Issiaka Sangaré, Secrétaire général du Fpi (tendance Affi N’Guessan), a aussi déploré cette décision du gouvernement. Pour lui, « l’État ivoirien vient principalement de retirer aux individus et aux personnes morales la compétence de saisir cette juridiction, toutefois qu’ils sentiront leurs droits violés. C’était un aspect de liberté pour garantir aux justiciables ivoiriens, et devant des situations qui les mettait en difficulté avec l'État, de pouvoir se défendre. Une telle décision, dans un environnement comme celui-là, nous met dans une posture où nous constatons un allégement des libertés en matière de droits reconnus aux citoyens. C’est un recul des droits citoyens tels que conférés par la démocratie. Dans une certaine mesure, on peut même qualifier cela de recul de la démocratie », a-t-il déploré à son tour. 

« Les organisations internationales souffrent (…) la Côte d’Ivoire, un pays souverain » 

Joint également, le juriste et politologue Geoffroy-Julien Kouao a, dans un premier temps, condamné cette décision de l'État de Côte d‘Ivoire. « Ce retrait de la signature particulière montre que pour la Côte d’Ivoire, la protection des droits humains n’est plus une priorité, mais un luxe juridique dont elle peut se passer », a-t-il confié, de prime abord.

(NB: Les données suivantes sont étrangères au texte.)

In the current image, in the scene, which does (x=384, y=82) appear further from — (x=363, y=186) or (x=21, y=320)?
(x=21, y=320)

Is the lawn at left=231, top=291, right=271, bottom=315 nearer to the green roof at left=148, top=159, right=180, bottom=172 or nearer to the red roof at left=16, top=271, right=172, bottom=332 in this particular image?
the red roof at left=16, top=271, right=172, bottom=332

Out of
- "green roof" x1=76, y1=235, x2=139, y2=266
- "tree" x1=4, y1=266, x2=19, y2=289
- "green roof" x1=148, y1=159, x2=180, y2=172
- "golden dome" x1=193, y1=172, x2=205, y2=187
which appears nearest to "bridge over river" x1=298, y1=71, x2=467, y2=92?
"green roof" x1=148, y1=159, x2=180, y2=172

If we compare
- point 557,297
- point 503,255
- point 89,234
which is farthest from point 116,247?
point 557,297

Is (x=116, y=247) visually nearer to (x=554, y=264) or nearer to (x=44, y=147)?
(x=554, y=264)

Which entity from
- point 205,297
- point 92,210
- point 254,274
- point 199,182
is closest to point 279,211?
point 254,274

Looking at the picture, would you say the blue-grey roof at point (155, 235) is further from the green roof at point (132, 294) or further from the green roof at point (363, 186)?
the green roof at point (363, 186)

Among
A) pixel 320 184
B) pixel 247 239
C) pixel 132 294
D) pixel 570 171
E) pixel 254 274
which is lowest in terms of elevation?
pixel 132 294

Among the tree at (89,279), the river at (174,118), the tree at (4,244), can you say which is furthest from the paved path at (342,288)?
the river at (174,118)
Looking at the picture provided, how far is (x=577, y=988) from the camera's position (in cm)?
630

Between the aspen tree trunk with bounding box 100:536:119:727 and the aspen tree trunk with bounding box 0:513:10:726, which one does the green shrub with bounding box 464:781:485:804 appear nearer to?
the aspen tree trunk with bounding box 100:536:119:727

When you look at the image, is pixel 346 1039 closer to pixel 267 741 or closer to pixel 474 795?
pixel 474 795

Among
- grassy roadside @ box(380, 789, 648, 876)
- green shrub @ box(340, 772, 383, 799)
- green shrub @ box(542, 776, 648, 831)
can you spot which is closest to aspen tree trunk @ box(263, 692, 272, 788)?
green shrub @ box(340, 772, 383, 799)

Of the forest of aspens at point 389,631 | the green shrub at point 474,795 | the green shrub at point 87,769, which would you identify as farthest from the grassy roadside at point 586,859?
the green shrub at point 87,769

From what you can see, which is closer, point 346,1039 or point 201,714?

Mais Geoffroy-Julien Kouao a ajouté que cette décision ivoirienne est légale, puisqu’elle en a le droit, conformément aux règles juridiques qui lient les pays aux organisations internationales. « Les organisations internationales souffrent de leurs statuts juridiques. Elles ne sont pas souveraines. Par contre, les États membres de ces organisations, eux, sont souverains. La conséquence est que, les États membres peuvent à tout moment, et de façon unilatérale, quitter ces organisations internationales. C’est dans cette logique que la Côte d’Ivoire, État souverain et membre de la Cour africaine des droits de l’homme et des peuples a décidé de retirer sa signature initiale », a-t-il rappelé. Il a précisé par ailleurs que cette décision ne signifie pas que la Côte d’Ivoire quitte le protocole de la Cour. « Elle demeure donc membre. Seulement, en retirant sa signature spéciale, les personnes physiques, et moral de droit privé ivoirien, ne peuvent plus saisir la Cour. Ce privilège est désormais réservé, exclusivement, à l’État de Côte d’Ivoire, en tant que personne morale », a-t-il spécifié.

Intervenant mercredi sur Rfi, le ministre Ally Coulibaly, ministre par intérim des affaires étrangères, a estimé que la Côte d’Ivoire en avait marre de voir la CADHP contredire constamment les décisions de sa justice, « la fragilisant ainsi, aux yeux de tous. Cela devient insupportable à la limite, et ça fait désordre ». Il a estimé que la justice ivoirienne qui est « suffisamment impartiale », est capable répondre aux préoccupations des citoyens du pays.